There are no new problems in science, only old ones that obtrude themselves on you in new ways. One biological example of this truism is the discovery by molecular biologists that different genetic datasets produce different phylogenetic trees. This has been known at the phenotypic level for centuries, so that systematists have used reticulating structures such as maps, networks, webs etc to try to display the many different ways in which biological organisms appear to be related to each other, with different relationships shown by different parts of the phenotype.

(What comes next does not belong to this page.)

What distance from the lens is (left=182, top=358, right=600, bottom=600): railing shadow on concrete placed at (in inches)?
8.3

This multi-faceted nature of relationships became problematic after 1859, when biologists more-or-less settled on trees as a means of displaying genealogy, because trees show only one set of relationships. Indeed, Darwin himself (1851, 1859) noted that different organ systems suggest different relationships. However, he believed that a taxonomic classification should be based on the structure of the entire body, not just one organ system, so that all relationships are considered. He thus concluded that it is necessary to give each kind of feature a different "weight" in contributing to the overall scheme, both for working out phylogenies and for erecting classifications based on them.
Darwin did no explicit phylogenetic work of his own, and so it was St George Mivart who first had to deal with this situation empirically (as discussed this previous blog post). His early work was principally on the comparative anatomy of primates, for which he provided very detailed comparisons of the skeletons of a large number of species, notably in Mivart (1865), based on the axial skeleton (or spinal column), and Mivart (1867), based on the appendicular skeleton (or limbs).
In the 1865 paper Mivart noted that the data for the spinal column "lead to an arrangement of groups and an interpretation of affinities somewhat differing from, yet in part agreeing with, the classification founded on cranial and dental characters". Moreover, the 1865 and 1867 studies did not produce the same phylogenetic tree. Mivart explicitly noted in a letter to Darwin (1870): "The diagram in the Pro. Z. Soc.  expresses what I believe to be the degree of resemblance as regards the spinal column only. The diagram in the Phil. Trans.  expresses what I believe to be the degree of resemblance as regards the appendicular skeleton only" (Darwin Correspondence Project, letter 7170).
In the modern world, one way to deal with this sort of data conflict is to use a phylogenetic network rather than a phylogenetic tree. That is, we do not need to produce a consensus classification based on weighting different datasets (as suggested by Darwin), and we do not need to produce a series of conflicting trees (as done by Mivart). We do not even need to produce a consensus tree, which would be a combination of these two approaches. We can, instead, display the conflict among the different data sources in a single diagram, as a network.
|Click to enlarge.|
Here, I have produced a network based on Mivart's 1865 and 1867 trees. There are 24 taxa of Primates, although the Gorilla was not in the 1865 dataset, and Inuus, Cynocephalus, Chrysothrix were not in the 1867 dataset. From these two trees I have produced a SuperNetwork, using the SplitsTree program. This is thus a splits graph, interpreted in the usual manner, so that the reticulated parts represent conflict between the two trees and the non-reticulated parts represent agreement.
The main conflict between the two trees is in the relationship between the Nycticebinae and Cebidae, shown as the centre reticlulated area in the network. Basically, the root of Mivart's trees is between these two groups, and they swap sides of the root between 1865 and 1867! Another cause of this netted area is whether Homo is within the Simiinae (as in the 1865 tree) or sister to the Apes (as in the 1867 tree). These two sources of conflict are quite major, from the biological point of view.
The bottom netted area of the network is caused by conflicts about relationships within the Lemuroidea, which are of less consequence. The top netted area refers to whether Simia is sister to either Hylobates (in 1867) or Troglodytes (in 1865), which is a relatively minor point.
It is tempting to see Mivart's change in the position of Homo (from 1865 to 1867) as psychological rather than empirical. Mivart came to reject the idea that humans should be placed in a phylogenetic tree, and expressed this strongly in Mivart (1871). He then became a strong opponent of Darwinian evolution for a time. Nevertheless, he returned to the fold at least once, in Mivart (1881), where he presented a phylogenetic tree of much of the Mammalia, based on dentition. However, he conspicuously excluded the Primates from this tree, thus dodging the theological problem entirely.
Note: For another early example see Fritz Müller and the first phylogenetic tree.
Darwin, C. (1851) A Monograph of the Sub-Class Cirripedia, with figures of all the species. The Ray Society, London.
Darwin, C. (1859) On the Origin of Species by Means of Natural Selection. John Murray, London.
Mivart, St.G. (1865) Contributions towards a more complete knowledge of the axial skeleton in the primates. Proceedings of the Zoological Society of London 33: 545-592.
Mivart, St.G. (1867) On the appendicular skeleton of the primates. Philosophical Transactions of the Royal Society of London 157: 299-429.
Mivart, St.G. (1871) On the Genesis of Species. Macmillan, London.
Mivart, St.G. (1881) The Cat: An introduction to the study of backboned animals, especially mammals. John Murray, London.